Met grote ogen kijkt ze me aan. Ze straalt en zwaait, en springt dan plotseling op voor een knuffel. Ik glimlach en peuter haar voorzichtig van me los. ‘Goedemorgen Isabel, wat fijn om je weer te zien. Ga je zitten? We gaan beginnen.’
Groep 3 zit klaar voor de gymles. Tikkertje, een balspel, een superheldenactiebaan en een circushoek. Na mijn uitleg gaan de kinderen enthousiast aan de slag en een kwartiertje later schuif ik aan bij Isabel, die net even zit uit te hijgen op een bank. Een grotere glimlach heb ik nog nooit gezien. ‘Gaat het zo goed met je, meid?’ Isabel knikt. ‘Ik ben zó gelukkig!’ Waarom? Ze wijst naar het tikspel: ‘Daarom!’
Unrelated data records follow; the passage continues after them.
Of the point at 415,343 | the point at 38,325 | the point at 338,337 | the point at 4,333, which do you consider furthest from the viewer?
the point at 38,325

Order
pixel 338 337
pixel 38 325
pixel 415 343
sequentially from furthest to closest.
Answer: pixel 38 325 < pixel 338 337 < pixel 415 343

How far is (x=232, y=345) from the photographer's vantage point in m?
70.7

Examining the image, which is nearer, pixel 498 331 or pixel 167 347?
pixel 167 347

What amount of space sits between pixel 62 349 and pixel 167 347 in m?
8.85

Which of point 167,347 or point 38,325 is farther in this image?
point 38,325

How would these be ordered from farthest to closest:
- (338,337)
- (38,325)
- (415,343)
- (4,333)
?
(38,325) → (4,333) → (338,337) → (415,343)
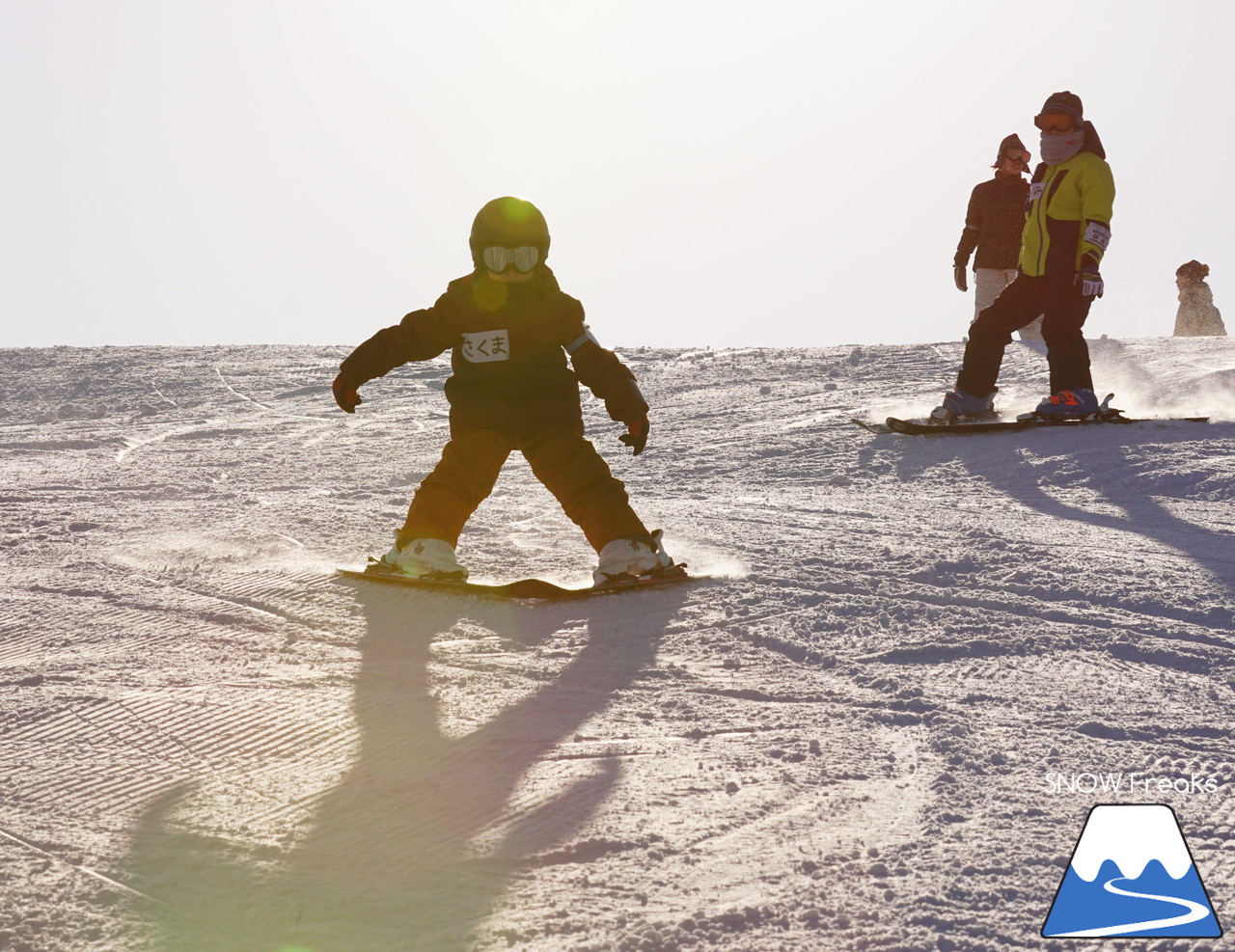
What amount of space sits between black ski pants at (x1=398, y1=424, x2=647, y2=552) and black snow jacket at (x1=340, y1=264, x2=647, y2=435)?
0.07 meters

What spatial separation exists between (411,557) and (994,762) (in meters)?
2.30

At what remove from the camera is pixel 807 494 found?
5.94 m

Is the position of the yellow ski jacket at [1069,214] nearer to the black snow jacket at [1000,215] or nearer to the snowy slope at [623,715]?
the snowy slope at [623,715]

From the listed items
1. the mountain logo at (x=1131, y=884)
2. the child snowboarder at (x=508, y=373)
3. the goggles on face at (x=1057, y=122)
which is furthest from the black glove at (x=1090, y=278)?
the mountain logo at (x=1131, y=884)

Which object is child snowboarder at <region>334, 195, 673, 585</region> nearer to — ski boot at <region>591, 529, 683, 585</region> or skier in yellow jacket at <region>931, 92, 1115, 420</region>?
ski boot at <region>591, 529, 683, 585</region>

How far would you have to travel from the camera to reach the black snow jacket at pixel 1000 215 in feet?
33.9

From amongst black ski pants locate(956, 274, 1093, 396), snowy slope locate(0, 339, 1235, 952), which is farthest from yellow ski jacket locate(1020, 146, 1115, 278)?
snowy slope locate(0, 339, 1235, 952)

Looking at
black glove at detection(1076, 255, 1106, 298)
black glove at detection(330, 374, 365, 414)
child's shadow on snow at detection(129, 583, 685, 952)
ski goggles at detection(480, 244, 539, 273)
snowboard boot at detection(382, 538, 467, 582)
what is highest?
black glove at detection(1076, 255, 1106, 298)

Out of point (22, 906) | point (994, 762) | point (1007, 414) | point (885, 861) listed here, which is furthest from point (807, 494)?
point (22, 906)

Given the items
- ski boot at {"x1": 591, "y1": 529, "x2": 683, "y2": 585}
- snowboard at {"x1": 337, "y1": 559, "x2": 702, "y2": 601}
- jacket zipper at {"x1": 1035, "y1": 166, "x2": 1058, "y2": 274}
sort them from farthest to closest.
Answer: jacket zipper at {"x1": 1035, "y1": 166, "x2": 1058, "y2": 274} → ski boot at {"x1": 591, "y1": 529, "x2": 683, "y2": 585} → snowboard at {"x1": 337, "y1": 559, "x2": 702, "y2": 601}

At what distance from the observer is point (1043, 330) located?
7059 millimetres

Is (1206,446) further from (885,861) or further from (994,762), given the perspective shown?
(885,861)
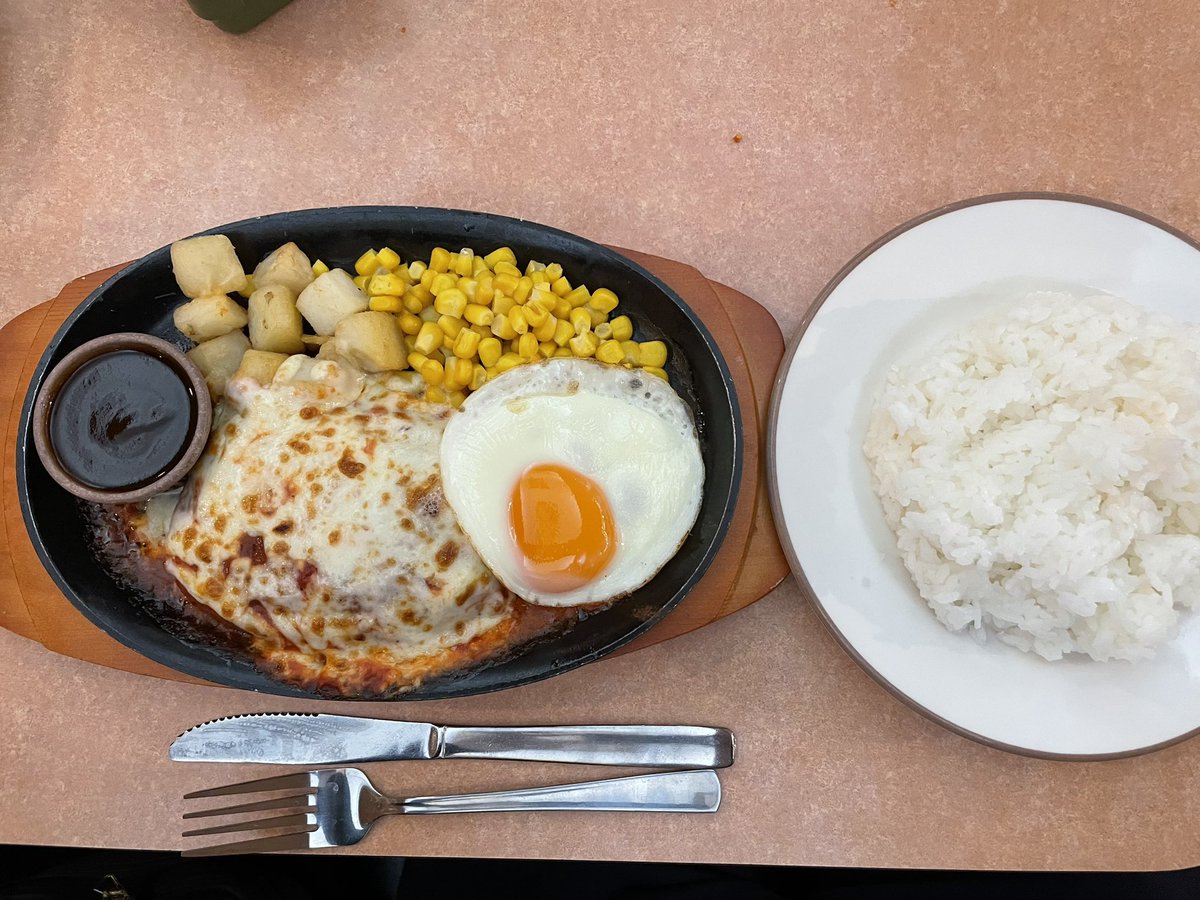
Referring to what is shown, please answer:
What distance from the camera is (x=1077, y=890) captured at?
242 centimetres

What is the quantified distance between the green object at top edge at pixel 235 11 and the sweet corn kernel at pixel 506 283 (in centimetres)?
124

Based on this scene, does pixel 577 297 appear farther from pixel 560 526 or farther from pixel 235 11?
pixel 235 11

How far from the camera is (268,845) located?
206cm

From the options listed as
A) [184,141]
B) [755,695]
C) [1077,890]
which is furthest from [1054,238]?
[184,141]

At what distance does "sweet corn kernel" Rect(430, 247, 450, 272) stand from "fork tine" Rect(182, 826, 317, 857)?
1.54 meters

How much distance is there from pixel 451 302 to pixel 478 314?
8cm

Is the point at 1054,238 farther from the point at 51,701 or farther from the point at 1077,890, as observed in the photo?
the point at 51,701

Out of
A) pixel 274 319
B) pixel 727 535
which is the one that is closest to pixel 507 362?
pixel 274 319

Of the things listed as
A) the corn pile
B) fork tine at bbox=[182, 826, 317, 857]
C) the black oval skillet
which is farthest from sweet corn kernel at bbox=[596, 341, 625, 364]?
fork tine at bbox=[182, 826, 317, 857]

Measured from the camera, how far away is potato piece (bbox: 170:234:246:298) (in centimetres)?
201

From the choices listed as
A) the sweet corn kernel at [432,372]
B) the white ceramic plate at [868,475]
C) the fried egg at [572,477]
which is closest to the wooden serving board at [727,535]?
the white ceramic plate at [868,475]

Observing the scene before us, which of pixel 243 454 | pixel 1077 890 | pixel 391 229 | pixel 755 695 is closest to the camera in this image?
pixel 243 454

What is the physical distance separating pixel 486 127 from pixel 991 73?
63.0 inches

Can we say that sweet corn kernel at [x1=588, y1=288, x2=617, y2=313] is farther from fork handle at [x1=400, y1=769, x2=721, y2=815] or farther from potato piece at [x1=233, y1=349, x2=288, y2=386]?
fork handle at [x1=400, y1=769, x2=721, y2=815]
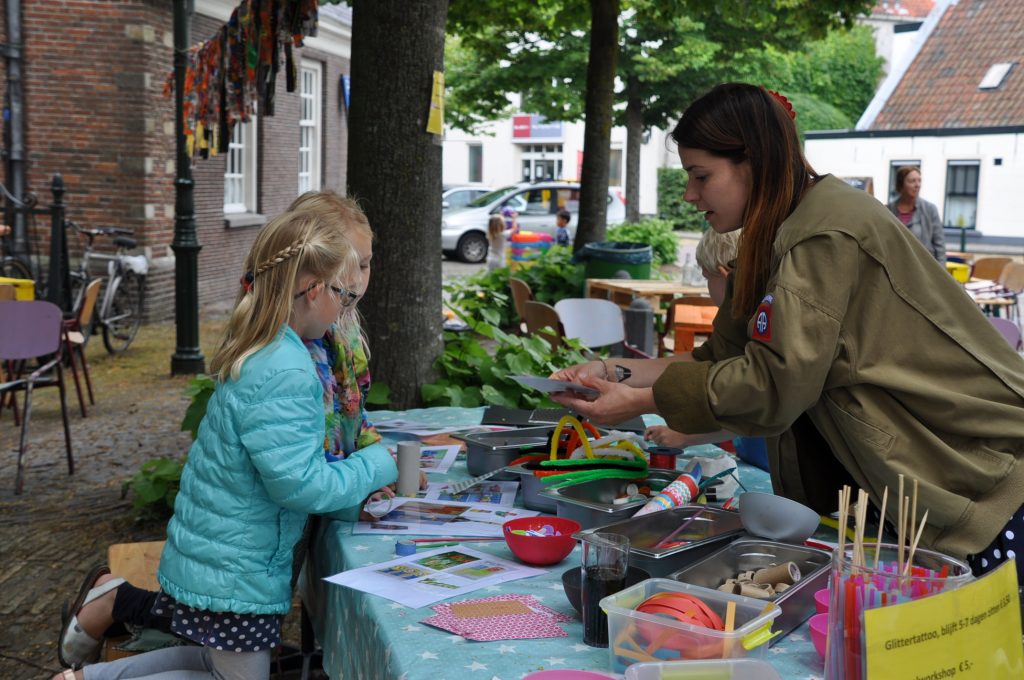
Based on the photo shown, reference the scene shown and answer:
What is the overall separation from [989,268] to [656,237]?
8.14 meters

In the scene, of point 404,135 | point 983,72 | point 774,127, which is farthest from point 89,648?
point 983,72

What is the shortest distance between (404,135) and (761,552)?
316 cm

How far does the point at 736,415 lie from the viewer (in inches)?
81.4

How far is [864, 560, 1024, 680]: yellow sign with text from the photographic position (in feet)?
4.17

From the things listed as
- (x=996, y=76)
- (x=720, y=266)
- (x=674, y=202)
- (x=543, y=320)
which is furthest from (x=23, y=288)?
(x=674, y=202)

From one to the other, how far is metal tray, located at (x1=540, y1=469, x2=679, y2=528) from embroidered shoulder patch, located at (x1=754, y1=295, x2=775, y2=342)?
23.2 inches

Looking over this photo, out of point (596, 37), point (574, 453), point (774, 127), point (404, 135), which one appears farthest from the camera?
point (596, 37)

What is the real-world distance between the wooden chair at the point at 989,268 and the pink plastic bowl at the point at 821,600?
12.3 m

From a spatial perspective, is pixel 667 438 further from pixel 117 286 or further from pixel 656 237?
pixel 656 237

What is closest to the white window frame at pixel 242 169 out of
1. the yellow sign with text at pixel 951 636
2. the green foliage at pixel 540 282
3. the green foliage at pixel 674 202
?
the green foliage at pixel 540 282

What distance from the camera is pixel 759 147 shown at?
2129mm

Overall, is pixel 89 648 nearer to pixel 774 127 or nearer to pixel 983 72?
pixel 774 127

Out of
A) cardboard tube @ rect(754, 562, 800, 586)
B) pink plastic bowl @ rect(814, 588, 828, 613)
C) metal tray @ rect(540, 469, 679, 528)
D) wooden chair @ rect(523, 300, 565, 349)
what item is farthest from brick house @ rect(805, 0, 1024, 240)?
pink plastic bowl @ rect(814, 588, 828, 613)

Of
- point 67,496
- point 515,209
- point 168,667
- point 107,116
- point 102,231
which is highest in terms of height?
point 107,116
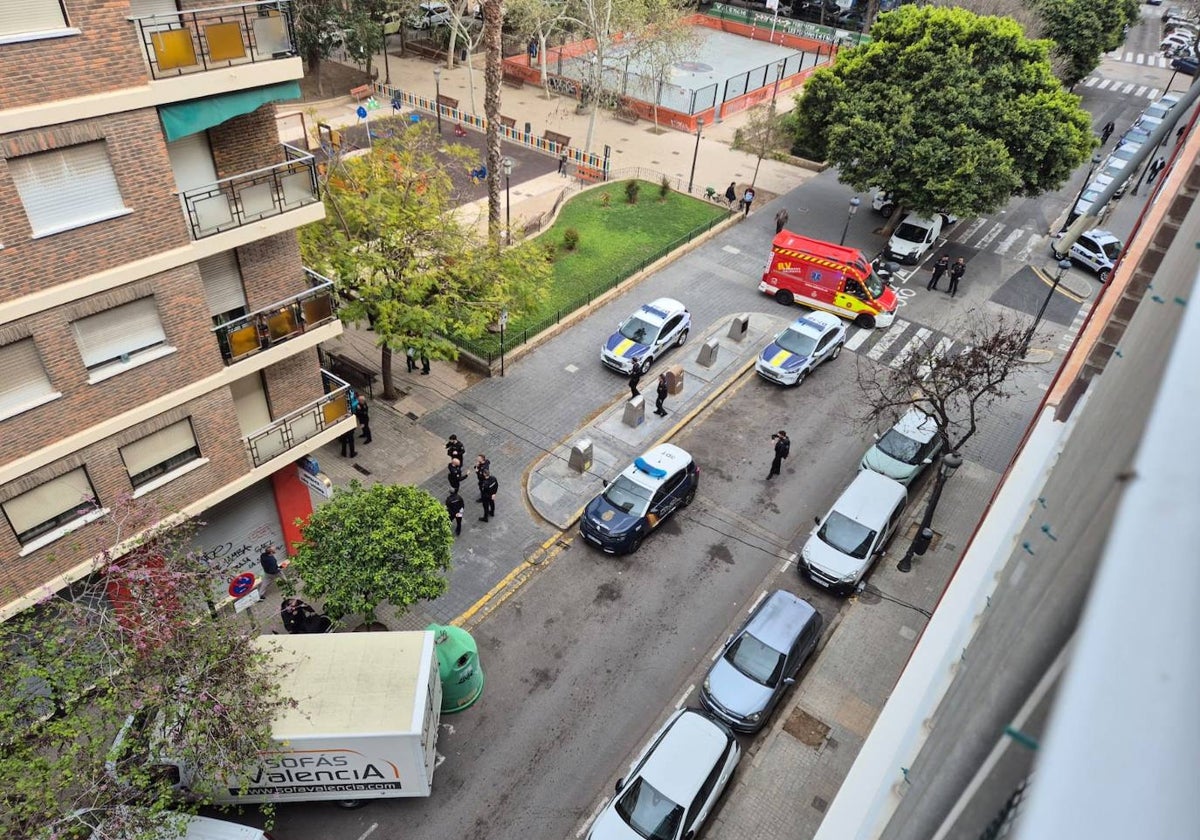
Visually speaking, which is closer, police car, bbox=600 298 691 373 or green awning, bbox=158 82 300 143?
green awning, bbox=158 82 300 143

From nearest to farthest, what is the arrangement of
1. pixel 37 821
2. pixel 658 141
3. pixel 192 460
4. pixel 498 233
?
pixel 37 821, pixel 192 460, pixel 498 233, pixel 658 141

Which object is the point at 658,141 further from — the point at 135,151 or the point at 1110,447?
the point at 1110,447

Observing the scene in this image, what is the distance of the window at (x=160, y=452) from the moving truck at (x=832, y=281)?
21.4m

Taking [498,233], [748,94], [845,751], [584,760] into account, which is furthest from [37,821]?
[748,94]

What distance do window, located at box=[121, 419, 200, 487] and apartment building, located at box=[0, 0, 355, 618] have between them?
0.04m

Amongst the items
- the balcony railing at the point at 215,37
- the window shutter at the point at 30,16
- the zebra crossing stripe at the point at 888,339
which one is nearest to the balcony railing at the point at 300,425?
the balcony railing at the point at 215,37

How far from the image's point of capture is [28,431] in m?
12.5

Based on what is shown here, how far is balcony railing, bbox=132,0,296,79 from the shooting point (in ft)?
39.2

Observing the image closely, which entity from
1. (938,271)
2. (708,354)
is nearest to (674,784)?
(708,354)

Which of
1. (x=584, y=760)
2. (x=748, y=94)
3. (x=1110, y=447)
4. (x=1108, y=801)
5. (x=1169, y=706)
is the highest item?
(x=1169, y=706)

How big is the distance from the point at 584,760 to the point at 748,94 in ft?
146

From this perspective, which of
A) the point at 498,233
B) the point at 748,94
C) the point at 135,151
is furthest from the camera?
the point at 748,94

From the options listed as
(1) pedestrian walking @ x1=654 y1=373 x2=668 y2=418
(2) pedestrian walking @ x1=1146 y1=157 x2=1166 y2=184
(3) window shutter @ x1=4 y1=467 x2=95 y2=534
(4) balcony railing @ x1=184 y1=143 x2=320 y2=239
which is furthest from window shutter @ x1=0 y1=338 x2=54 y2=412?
(2) pedestrian walking @ x1=1146 y1=157 x2=1166 y2=184

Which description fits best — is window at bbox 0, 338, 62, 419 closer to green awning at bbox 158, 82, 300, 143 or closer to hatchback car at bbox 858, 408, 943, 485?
green awning at bbox 158, 82, 300, 143
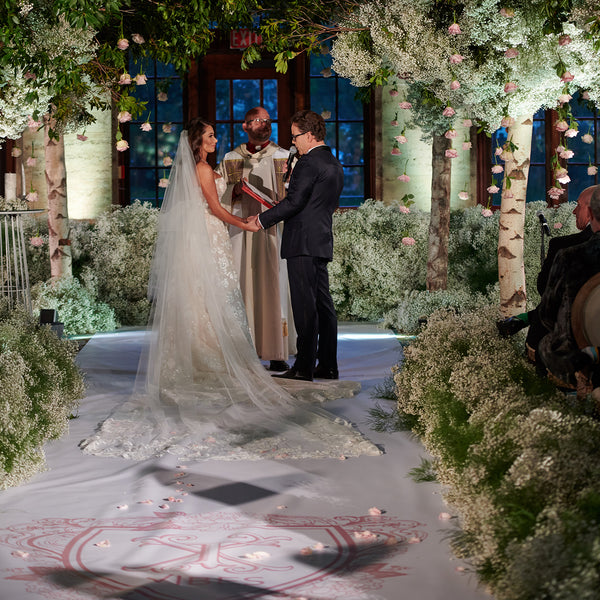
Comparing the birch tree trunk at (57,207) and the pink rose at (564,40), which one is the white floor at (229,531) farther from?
the birch tree trunk at (57,207)

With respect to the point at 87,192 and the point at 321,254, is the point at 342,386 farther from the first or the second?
the point at 87,192

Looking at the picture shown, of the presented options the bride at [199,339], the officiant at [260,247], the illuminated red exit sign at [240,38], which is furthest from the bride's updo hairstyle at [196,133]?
the illuminated red exit sign at [240,38]

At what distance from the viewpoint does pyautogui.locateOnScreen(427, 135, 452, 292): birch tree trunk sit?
36.2 ft

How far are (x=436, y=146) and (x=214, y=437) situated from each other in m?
6.72

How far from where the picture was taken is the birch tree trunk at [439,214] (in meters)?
11.0

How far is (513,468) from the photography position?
3.00 m

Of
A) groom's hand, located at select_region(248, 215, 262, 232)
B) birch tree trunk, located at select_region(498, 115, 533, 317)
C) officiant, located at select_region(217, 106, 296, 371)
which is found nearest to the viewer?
groom's hand, located at select_region(248, 215, 262, 232)

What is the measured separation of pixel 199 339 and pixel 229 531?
10.1 feet

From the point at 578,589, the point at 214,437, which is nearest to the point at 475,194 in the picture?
the point at 214,437

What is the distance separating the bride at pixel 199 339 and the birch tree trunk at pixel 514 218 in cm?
239

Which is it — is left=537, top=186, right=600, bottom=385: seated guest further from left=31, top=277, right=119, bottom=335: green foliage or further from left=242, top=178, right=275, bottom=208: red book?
left=31, top=277, right=119, bottom=335: green foliage

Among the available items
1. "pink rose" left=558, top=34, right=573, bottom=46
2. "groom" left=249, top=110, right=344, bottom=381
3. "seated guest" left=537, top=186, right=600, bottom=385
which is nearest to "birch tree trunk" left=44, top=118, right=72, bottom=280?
"groom" left=249, top=110, right=344, bottom=381

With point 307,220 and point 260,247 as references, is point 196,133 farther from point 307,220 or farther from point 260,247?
point 260,247

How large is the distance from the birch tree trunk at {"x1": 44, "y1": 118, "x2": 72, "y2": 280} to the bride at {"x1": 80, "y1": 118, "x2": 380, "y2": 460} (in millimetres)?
4456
Isabel. Een meisje vol pure emoties. Wat ze voelt, voelt ze in haar hele lijf en baant zich aan alle kanten een weg naar buiten. Een open boek. Een heerlijk kind. Ze danst door de zaal en geniet met volle teugen. Zelden heb ik iemand meer zien genieten van een gymles. Een week later val ik een dagje in bij haar in de klas. Van het stralende kind is niets meer over. Rekenen gaat niet. Schrijven is moeilijk. Bij het lezen rent ze huilend naar de gang. Ik zie een en al frustratie in haar grote bruine ogen en mijn hart breekt.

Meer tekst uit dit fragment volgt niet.